Stated problem:
Exactly reproduce the lines from the one holding "How far apart are the backpack" through the final line of the listing below, with both ends included and nothing else.

Given data:
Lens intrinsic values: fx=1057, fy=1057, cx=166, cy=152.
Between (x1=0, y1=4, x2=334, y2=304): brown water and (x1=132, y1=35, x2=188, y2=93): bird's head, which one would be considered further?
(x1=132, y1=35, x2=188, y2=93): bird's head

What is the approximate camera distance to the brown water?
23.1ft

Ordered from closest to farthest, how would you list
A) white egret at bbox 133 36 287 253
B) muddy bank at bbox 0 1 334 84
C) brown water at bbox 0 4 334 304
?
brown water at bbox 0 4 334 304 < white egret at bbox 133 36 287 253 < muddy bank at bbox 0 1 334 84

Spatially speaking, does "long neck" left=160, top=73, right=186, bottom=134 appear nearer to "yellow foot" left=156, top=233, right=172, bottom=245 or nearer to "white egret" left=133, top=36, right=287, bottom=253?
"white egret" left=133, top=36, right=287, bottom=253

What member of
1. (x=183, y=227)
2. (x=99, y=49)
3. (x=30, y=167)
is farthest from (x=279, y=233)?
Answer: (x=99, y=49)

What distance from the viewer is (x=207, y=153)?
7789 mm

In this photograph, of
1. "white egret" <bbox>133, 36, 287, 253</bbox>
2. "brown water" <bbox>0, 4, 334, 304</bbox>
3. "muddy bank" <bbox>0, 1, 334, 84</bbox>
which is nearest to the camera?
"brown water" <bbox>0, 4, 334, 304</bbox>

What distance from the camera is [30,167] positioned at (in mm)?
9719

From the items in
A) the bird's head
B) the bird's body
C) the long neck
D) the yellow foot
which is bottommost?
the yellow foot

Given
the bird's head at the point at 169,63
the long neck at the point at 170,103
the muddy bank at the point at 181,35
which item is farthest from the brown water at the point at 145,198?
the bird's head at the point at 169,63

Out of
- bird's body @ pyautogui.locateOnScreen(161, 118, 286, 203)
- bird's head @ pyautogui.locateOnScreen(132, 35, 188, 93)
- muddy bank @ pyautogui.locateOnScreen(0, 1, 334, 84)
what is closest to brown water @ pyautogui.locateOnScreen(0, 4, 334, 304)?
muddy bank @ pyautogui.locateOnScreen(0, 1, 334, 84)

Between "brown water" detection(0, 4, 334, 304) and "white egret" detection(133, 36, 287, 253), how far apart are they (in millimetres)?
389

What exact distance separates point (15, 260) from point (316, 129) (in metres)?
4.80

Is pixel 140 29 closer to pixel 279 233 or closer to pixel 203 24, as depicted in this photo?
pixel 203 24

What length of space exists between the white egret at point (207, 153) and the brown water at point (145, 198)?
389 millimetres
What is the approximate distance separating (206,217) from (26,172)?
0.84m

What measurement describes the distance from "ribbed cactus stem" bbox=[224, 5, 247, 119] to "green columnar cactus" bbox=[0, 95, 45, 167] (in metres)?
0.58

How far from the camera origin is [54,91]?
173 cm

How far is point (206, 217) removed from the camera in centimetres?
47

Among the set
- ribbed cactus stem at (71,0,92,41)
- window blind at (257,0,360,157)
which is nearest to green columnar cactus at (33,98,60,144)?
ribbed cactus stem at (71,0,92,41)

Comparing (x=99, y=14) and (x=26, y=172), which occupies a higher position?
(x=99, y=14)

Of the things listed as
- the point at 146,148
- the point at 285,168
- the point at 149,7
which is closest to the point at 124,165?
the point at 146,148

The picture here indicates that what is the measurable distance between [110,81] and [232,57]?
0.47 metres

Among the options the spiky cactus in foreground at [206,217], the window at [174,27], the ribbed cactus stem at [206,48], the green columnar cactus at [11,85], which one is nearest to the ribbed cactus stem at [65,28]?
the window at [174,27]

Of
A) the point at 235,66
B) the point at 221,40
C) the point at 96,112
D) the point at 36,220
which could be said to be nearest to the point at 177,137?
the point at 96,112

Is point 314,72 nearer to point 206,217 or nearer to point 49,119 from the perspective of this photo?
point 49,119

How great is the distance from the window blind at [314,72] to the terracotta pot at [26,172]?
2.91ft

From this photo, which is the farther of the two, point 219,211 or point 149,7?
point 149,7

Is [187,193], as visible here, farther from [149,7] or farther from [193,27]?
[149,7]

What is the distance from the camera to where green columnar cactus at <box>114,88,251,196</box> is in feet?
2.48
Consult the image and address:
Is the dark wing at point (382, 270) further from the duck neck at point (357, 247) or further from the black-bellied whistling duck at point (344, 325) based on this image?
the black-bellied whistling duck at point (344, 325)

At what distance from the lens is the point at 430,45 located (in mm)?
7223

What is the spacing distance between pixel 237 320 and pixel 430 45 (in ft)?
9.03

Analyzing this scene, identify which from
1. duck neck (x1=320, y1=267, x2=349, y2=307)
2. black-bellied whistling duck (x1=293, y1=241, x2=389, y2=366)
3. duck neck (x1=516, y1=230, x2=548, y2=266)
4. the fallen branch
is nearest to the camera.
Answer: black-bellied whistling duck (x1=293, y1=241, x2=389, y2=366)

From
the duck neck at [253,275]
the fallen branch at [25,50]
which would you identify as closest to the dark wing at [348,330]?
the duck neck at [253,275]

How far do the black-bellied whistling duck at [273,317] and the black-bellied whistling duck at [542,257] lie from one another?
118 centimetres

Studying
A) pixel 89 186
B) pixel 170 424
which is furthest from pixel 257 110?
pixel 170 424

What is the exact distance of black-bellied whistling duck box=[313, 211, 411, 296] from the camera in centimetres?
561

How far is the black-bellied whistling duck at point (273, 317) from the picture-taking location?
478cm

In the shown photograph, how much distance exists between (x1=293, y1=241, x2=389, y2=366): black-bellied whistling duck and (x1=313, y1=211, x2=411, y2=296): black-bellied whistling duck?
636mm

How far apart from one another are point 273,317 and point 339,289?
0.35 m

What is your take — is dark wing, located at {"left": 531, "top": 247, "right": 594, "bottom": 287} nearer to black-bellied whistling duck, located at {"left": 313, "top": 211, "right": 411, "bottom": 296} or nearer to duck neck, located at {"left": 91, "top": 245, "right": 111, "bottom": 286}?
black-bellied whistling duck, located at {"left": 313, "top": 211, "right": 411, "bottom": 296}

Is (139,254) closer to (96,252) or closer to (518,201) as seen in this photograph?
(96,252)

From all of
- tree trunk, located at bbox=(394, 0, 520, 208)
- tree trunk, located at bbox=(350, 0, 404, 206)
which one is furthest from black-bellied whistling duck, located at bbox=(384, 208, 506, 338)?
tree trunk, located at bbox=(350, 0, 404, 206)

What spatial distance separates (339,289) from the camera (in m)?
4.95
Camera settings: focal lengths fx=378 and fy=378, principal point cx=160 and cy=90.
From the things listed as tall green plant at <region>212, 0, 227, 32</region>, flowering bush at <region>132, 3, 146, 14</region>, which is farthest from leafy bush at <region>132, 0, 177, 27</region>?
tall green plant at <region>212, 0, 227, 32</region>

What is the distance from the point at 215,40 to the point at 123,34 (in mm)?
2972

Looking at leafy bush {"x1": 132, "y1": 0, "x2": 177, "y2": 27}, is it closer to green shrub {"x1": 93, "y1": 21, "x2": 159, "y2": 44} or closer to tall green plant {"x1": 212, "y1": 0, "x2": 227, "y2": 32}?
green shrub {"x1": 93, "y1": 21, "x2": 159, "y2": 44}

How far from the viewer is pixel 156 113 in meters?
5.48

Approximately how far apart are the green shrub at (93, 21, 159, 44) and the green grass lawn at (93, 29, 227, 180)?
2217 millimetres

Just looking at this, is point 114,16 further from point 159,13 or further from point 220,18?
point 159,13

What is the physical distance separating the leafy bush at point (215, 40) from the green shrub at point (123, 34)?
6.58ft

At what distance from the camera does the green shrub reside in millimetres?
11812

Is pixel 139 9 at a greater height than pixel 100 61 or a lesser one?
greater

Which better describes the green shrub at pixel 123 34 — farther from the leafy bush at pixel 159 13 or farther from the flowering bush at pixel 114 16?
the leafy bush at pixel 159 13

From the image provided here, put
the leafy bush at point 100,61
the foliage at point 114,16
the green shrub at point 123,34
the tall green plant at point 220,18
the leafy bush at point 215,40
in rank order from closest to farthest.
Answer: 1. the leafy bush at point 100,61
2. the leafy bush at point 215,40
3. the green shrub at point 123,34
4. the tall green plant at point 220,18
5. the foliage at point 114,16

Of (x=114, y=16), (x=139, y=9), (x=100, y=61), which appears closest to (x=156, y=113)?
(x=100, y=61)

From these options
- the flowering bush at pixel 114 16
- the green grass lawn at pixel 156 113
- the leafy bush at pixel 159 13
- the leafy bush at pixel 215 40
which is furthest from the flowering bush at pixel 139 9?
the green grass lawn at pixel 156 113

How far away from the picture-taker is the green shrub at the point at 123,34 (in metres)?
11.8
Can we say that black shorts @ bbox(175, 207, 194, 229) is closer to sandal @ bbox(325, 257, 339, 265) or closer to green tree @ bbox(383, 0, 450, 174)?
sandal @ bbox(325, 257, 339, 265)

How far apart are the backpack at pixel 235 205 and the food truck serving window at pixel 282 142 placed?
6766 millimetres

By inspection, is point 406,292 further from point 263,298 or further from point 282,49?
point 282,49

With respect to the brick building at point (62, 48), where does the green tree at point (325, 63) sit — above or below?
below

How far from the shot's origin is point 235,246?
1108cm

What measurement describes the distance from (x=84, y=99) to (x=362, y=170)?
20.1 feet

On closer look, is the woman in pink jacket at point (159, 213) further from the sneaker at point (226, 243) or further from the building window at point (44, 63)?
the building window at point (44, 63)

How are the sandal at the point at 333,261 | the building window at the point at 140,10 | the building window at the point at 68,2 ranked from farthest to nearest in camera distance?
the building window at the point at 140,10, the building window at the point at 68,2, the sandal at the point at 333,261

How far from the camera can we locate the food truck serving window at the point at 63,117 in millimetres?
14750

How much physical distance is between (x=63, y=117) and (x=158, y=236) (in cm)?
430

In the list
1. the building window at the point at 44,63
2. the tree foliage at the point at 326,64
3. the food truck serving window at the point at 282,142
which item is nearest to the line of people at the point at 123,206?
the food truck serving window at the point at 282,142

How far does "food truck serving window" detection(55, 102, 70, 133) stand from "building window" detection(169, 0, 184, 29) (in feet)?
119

Task solution:
How far apart are the backpack at pixel 235 205 and the food truck serving window at pixel 282 142 placed?
6766 millimetres

By inspection, is point 406,292 further from point 263,298 or further from point 282,49?
point 282,49

With respect to the brick building at point (62, 48), where does the green tree at point (325, 63) sit — above or below?
below

How far from the shot's origin is point 235,246?
1108cm

What measurement describes the distance from (x=84, y=99) to (x=362, y=170)?
20.1 feet

On closer look, is the woman in pink jacket at point (159, 213) further from the sneaker at point (226, 243) or further from the building window at point (44, 63)?
the building window at point (44, 63)

How are the sandal at the point at 333,261 | the building window at the point at 140,10 | the building window at the point at 68,2 ranked from farthest to nearest in camera distance?
the building window at the point at 140,10, the building window at the point at 68,2, the sandal at the point at 333,261

How far from the camera can we locate the food truck serving window at the point at 63,117 in millimetres?
14750

How much physical distance is between (x=63, y=117) and (x=158, y=236) (in cm)?
430

In the list
1. the building window at the point at 44,63
2. the tree foliage at the point at 326,64
3. the food truck serving window at the point at 282,142
which item is nearest to the line of people at the point at 123,206?
the food truck serving window at the point at 282,142

How far does "food truck serving window" detection(55, 102, 70, 133) stand from "building window" detection(169, 0, 184, 29) (in feet)?
119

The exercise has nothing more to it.